__Task instructions__: The answer must be an exact transcription of every record.

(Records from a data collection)

[Start of Attachment]

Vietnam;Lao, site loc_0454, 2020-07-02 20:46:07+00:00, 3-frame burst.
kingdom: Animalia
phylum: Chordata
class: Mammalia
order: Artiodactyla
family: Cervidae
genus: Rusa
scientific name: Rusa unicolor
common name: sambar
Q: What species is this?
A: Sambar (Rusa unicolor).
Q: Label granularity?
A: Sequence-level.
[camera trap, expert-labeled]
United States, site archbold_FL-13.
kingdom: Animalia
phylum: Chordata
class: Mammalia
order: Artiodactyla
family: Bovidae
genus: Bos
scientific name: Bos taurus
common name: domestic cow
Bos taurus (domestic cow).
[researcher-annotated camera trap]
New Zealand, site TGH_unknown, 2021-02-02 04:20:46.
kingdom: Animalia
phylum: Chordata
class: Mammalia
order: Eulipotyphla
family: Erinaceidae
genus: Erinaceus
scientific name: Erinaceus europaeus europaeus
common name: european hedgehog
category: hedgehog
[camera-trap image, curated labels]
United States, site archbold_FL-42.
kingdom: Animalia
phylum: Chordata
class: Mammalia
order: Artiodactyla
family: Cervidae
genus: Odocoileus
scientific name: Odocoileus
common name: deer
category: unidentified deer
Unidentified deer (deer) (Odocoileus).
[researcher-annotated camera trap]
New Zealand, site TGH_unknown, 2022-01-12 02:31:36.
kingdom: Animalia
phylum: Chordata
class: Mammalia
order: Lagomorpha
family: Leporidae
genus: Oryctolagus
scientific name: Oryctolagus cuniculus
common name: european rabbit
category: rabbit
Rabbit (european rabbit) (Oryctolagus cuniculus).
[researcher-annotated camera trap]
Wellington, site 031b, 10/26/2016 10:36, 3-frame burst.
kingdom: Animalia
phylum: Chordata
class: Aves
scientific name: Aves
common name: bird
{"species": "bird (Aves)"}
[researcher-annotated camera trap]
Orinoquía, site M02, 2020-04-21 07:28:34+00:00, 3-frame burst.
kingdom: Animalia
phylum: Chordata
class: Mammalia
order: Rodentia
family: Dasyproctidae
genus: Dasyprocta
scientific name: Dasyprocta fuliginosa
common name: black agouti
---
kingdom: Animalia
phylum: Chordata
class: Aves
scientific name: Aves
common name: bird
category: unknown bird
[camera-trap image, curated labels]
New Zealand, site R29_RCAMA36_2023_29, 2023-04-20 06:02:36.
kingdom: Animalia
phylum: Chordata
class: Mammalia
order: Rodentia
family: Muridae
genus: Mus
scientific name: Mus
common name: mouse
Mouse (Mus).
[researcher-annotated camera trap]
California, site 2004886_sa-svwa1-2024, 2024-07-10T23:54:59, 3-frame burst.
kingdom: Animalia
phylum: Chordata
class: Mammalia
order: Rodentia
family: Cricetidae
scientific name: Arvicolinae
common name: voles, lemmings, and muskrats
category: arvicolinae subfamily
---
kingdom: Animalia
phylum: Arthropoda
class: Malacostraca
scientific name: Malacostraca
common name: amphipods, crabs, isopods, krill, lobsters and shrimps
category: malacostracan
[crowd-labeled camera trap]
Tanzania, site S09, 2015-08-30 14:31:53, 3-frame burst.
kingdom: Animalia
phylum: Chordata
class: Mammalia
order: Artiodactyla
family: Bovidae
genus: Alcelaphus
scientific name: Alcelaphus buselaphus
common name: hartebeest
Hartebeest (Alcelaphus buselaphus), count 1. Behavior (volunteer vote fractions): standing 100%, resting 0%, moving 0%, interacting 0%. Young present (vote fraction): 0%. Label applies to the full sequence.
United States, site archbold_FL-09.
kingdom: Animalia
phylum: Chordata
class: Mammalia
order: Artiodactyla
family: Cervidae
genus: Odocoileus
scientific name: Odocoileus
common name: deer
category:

[End of Attachment]

__Problem solution__:
Vietnam;Lao, site loc_0454, 2020-07-02 20:46:07+00:00, 3-frame burst.
kingdom: Animalia
phylum: Chordata
class: Mammalia
order: Artiodactyla
family: Cervidae
genus: Rusa
scientific name: Rusa unicolor
common name: sambar
Q: What species is this?
A: Sambar (Rusa unicolor).
Q: Label granularity?
A: Sequence-level.
[camera trap, expert-labeled]
United States, site archbold_FL-13.
kingdom: Animalia
phylum: Chordata
class: Mammalia
order: Artiodactyla
family: Bovidae
genus: Bos
scientific name: Bos taurus
common name: domestic cow
Bos taurus (domestic cow).
[researcher-annotated camera trap]
New Zealand, site TGH_unknown, 2021-02-02 04:20:46.
kingdom: Animalia
phylum: Chordata
class: Mammalia
order: Eulipotyphla
family: Erinaceidae
genus: Erinaceus
scientific name: Erinaceus europaeus europaeus
common name: european hedgehog
category: hedgehog
[camera-trap image, curated labels]
United States, site archbold_FL-42.
kingdom: Animalia
phylum: Chordata
class: Mammalia
order: Artiodactyla
family: Cervidae
genus: Odocoileus
scientific name: Odocoileus
common name: deer
category: unidentified deer
Unidentified deer (deer) (Odocoileus).
[researcher-annotated camera trap]
New Zealand, site TGH_unknown, 2022-01-12 02:31:36.
kingdom: Animalia
phylum: Chordata
class: Mammalia
order: Lagomorpha
family: Leporidae
genus: Oryctolagus
scientific name: Oryctolagus cuniculus
common name: european rabbit
category: rabbit
Rabbit (european rabbit) (Oryctolagus cuniculus).
[researcher-annotated camera trap]
Wellington, site 031b, 10/26/2016 10:36, 3-frame burst.
kingdom: Animalia
phylum: Chordata
class: Aves
scientific name: Aves
common name: bird
{"species": "bird (Aves)"}
[researcher-annotated camera trap]
Orinoquía, site M02, 2020-04-21 07:28:34+00:00, 3-frame burst.
kingdom: Animalia
phylum: Chordata
class: Mammalia
order: Rodentia
family: Dasyproctidae
genus: Dasyprocta
scientific name: Dasyprocta fuliginosa
common name: black agouti
---
kingdom: Animalia
phylum: Chordata
class: Aves
scientific name: Aves
common name: bird
category: unknown bird
[camera-trap image, curated labels]
New Zealand, site R29_RCAMA36_2023_29, 2023-04-20 06:02:36.
kingdom: Animalia
phylum: Chordata
class: Mammalia
order: Rodentia
family: Muridae
genus: Mus
scientific name: Mus
common name: mouse
Mouse (Mus).
[researcher-annotated camera trap]
California, site 2004886_sa-svwa1-2024, 2024-07-10T23:54:59, 3-frame burst.
kingdom: Animalia
phylum: Chordata
class: Mammalia
order: Rodentia
family: Cricetidae
scientific name: Arvicolinae
common name: voles, lemmings, and muskrats
category: arvicolinae subfamily
---
kingdom: Animalia
phylum: Arthropoda
class: Malacostraca
scientific name: Malacostraca
common name: amphipods, crabs, isopods, krill, lobsters and shrimps
category: malacostracan
[crowd-labeled camera trap]
Tanzania, site S09, 2015-08-30 14:31:53, 3-frame burst.
kingdom: Animalia
phylum: Chordata
class: Mammalia
order: Artiodactyla
family: Bovidae
genus: Alcelaphus
scientific name: Alcelaphus buselaphus
common name: hartebeest
Hartebeest (Alcelaphus buselaphus), count 1. Behavior (volunteer vote fractions): standing 100%, resting 0%, moving 0%, interacting 0%. Young present (vote fraction): 0%. Label applies to the full sequence.
United States, site archbold_FL-09.
kingdom: Animalia
phylum: Chordata
class: Mammalia
order: Artiodactyla
family: Cervidae
genus: Odocoileus
scientific name: Odocoileus
common name: deer
category:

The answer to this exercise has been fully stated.